*** Opening GIVEN ENTRIES ***

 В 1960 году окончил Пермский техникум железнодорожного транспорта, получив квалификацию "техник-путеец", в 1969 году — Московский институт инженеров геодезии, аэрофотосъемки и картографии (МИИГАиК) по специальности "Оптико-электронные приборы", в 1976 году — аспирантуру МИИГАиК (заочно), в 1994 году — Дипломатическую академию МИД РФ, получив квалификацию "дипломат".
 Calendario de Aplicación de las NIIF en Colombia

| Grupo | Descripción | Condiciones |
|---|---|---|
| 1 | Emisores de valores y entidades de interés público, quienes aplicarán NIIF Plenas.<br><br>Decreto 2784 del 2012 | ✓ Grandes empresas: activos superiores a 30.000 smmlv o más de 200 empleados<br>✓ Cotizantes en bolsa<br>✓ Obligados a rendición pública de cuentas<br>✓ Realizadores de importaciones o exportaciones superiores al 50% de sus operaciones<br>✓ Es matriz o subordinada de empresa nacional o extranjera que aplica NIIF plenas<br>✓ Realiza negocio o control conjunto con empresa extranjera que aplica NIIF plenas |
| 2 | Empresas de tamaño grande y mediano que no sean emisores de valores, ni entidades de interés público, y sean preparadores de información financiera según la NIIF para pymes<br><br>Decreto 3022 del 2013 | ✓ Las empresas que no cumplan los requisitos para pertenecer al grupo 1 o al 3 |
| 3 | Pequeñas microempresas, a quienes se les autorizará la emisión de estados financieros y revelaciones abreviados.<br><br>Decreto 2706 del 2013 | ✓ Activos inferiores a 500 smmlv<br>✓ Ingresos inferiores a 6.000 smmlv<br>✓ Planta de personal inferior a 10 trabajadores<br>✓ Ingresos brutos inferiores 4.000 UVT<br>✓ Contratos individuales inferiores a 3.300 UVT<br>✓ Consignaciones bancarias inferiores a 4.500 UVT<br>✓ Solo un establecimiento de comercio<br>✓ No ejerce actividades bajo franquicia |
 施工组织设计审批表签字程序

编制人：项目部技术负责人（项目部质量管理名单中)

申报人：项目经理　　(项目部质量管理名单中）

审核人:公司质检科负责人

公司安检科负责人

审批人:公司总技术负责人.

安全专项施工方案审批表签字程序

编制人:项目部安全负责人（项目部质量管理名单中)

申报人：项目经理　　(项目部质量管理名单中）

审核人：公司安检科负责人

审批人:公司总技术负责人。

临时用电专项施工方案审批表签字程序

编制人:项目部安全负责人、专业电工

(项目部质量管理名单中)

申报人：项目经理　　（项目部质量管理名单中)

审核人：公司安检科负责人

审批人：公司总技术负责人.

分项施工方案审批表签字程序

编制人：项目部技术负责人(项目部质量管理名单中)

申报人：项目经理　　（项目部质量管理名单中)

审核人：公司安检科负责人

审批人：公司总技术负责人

*** Closing GIVEN ENTRIES ***

→ **AIM OF THE TASK**: Each record above has to be set down again, word for word.

→ **ANSWER BOX**:
 В 1960 году окончил Пермский техникум железнодорожного транспорта, получив квалификацию "техник-путеец", в 1969 году — Московский институт инженеров геодезии, аэрофотосъемки и картографии (МИИГАиК) по специальности "Оптико-электронные приборы", в 1976 году — аспирантуру МИИГАиК (заочно), в 1994 году — Дипломатическую академию МИД РФ, получив квалификацию "дипломат".
 Calendario de Aplicación de las NIIF en Colombia

| Grupo | Descripción | Condiciones |
|---|---|---|
| 1 | Emisores de valores y entidades de interés público, quienes aplicarán NIIF Plenas.<br><br>Decreto 2784 del 2012 | ✓ Grandes empresas: activos superiores a 30.000 smmlv o más de 200 empleados<br>✓ Cotizantes en bolsa<br>✓ Obligados a rendición pública de cuentas<br>✓ Realizadores de importaciones o exportaciones superiores al 50% de sus operaciones<br>✓ Es matriz o subordinada de empresa nacional o extranjera que aplica NIIF plenas<br>✓ Realiza negocio o control conjunto con empresa extranjera que aplica NIIF plenas |
| 2 | Empresas de tamaño grande y mediano que no sean emisores de valores, ni entidades de interés público, y sean preparadores de información financiera según la NIIF para pymes<br><br>Decreto 3022 del 2013 | ✓ Las empresas que no cumplan los requisitos para pertenecer al grupo 1 o al 3 |
| 3 | Pequeñas microempresas, a quienes se les autorizará la emisión de estados financieros y revelaciones abreviados.<br><br>Decreto 2706 del 2013 | ✓ Activos inferiores a 500 smmlv<br>✓ Ingresos inferiores a 6.000 smmlv<br>✓ Planta de personal inferior a 10 trabajadores<br>✓ Ingresos brutos inferiores 4.000 UVT<br>✓ Contratos individuales inferiores a 3.300 UVT<br>✓ Consignaciones bancarias inferiores a 4.500 UVT<br>✓ Solo un establecimiento de comercio<br>✓ No ejerce actividades bajo franquicia |
 施工组织设计审批表签字程序

编制人：项目部技术负责人（项目部质量管理名单中)

申报人：项目经理　　(项目部质量管理名单中）

审核人:公司质检科负责人

公司安检科负责人

审批人:公司总技术负责人.

安全专项施工方案审批表签字程序

编制人:项目部安全负责人（项目部质量管理名单中)

申报人：项目经理　　(项目部质量管理名单中）

审核人：公司安检科负责人

审批人:公司总技术负责人。

临时用电专项施工方案审批表签字程序

编制人:项目部安全负责人、专业电工

(项目部质量管理名单中)

申报人：项目经理　　（项目部质量管理名单中)

审核人：公司安检科负责人

审批人：公司总技术负责人.

分项施工方案审批表签字程序

编制人：项目部技术负责人(项目部质量管理名单中)

申报人：项目经理　　（项目部质量管理名单中)

审核人：公司安检科负责人

审批人：公司总技术负责人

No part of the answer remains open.